Information:
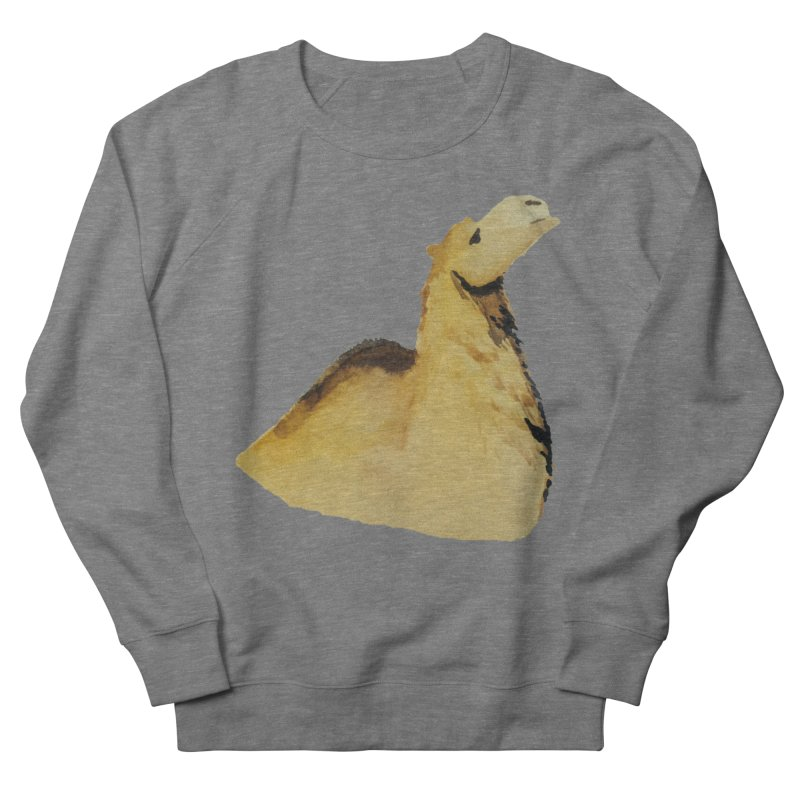 Watercolor Camel Portrait Men's French Terry Sweatshirt by The Wilderness Store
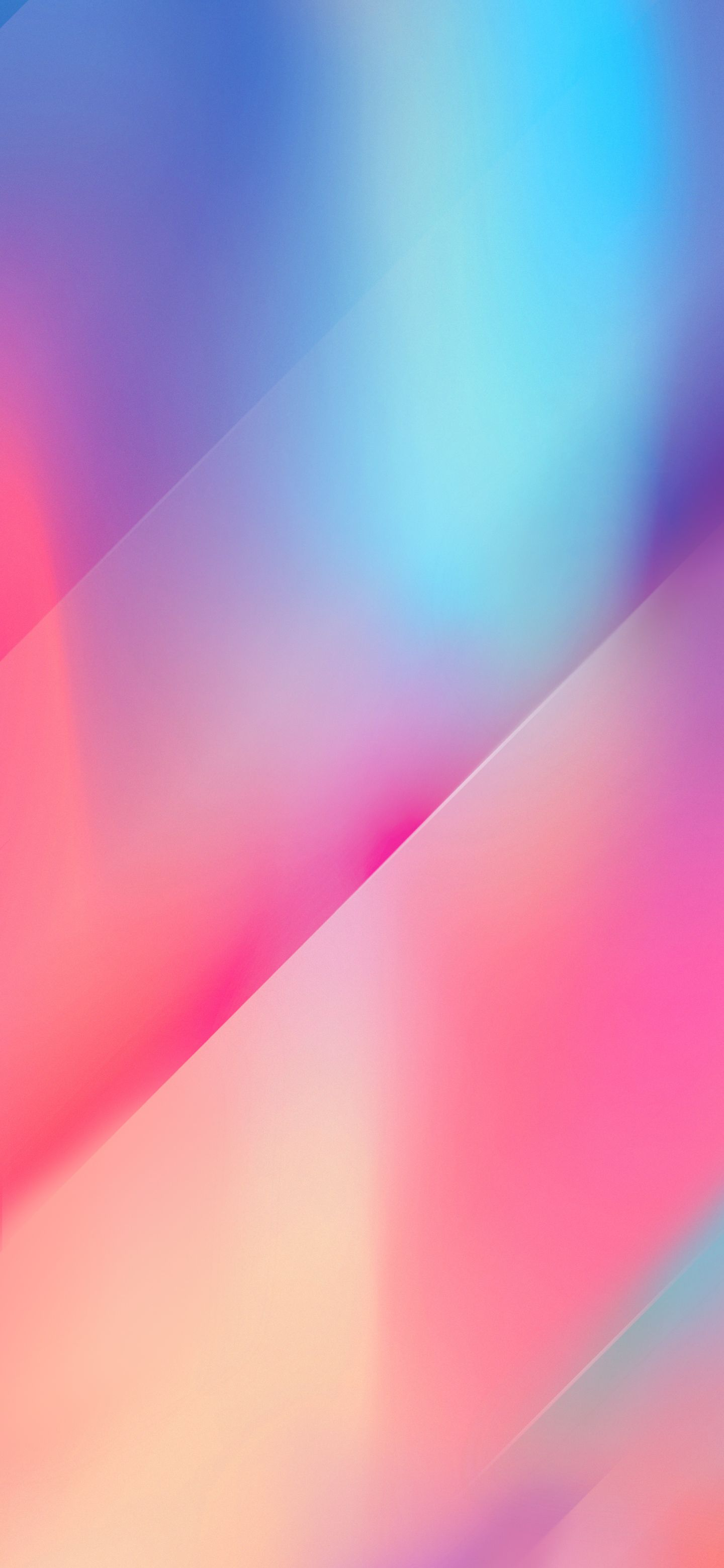 Lg G8x Thinq Wallpaper Ytechb Exclusive Stock Wallpaper Backgrounds Phone Wallpapers Apple Wallpaper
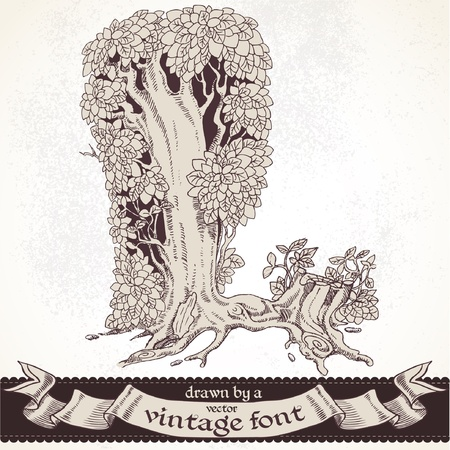 l hand: magic forest hand drawn by a vintage font - L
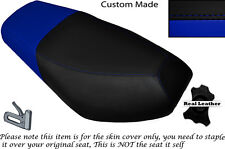 BLACK & ROYAL BLUE CUSTOM FITS CPI OLIVER SPORT 50 DUAL LEATHER SEAT COVER ONLY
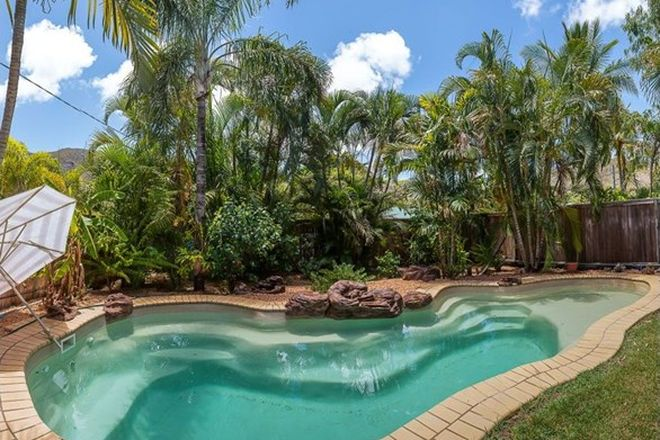 Picture of 5 Murray Street, NELLY BAY QLD 4819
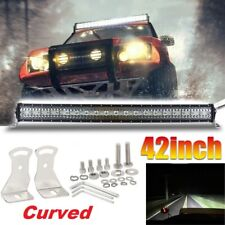 42inch 3600W Curved LED Light Bar Flood Spot Combo Off road Truck 4WD Pickup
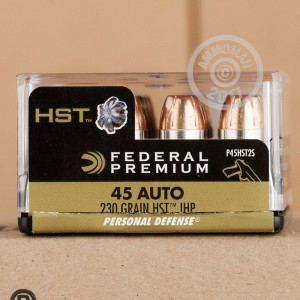Image of .45 Automatic ammo by Federal that's ideal for home protection.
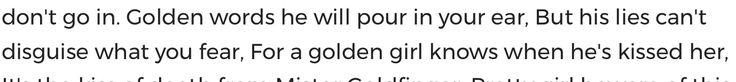 Golden words....fear Goldfinger, (007, bond james bond)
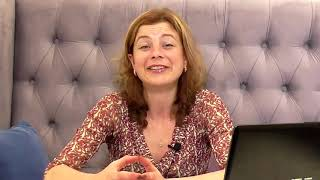 Урок 2  Ольга Вербицкая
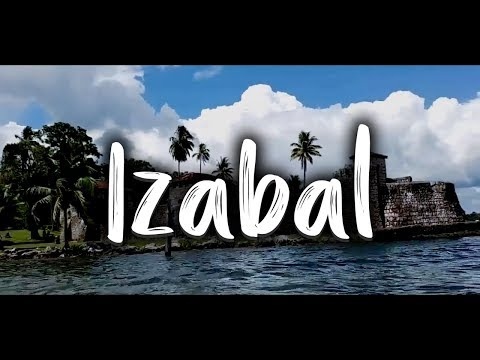 Izabal - Guatemala 2017  ▌CINEMATIC STYLE HD ▌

Work item: When you copy the data above, keep each line exact and omit the pictures.

Answer area:
 Watercolor Camel Portrait Men's French Terry Sweatshirt by The Wilderness Store
 Lg G8x Thinq Wallpaper Ytechb Exclusive Stock Wallpaper Backgrounds Phone Wallpapers Apple Wallpaper
 l hand: magic forest hand drawn by a vintage font - L
 BLACK & ROYAL BLUE CUSTOM FITS CPI OLIVER SPORT 50 DUAL LEATHER SEAT COVER ONLY
 Picture of 5 Murray Street, NELLY BAY QLD 4819
 42inch 3600W Curved LED Light Bar Flood Spot Combo Off road Truck 4WD Pickup
Image of .45 Automatic ammo by Federal that's ideal for home protection.
 Golden words....fear Goldfinger, (007, bond james bond)
 Урок 2  Ольга Вербицкая
 Izabal - Guatemala 2017  ▌CINEMATIC STYLE HD ▌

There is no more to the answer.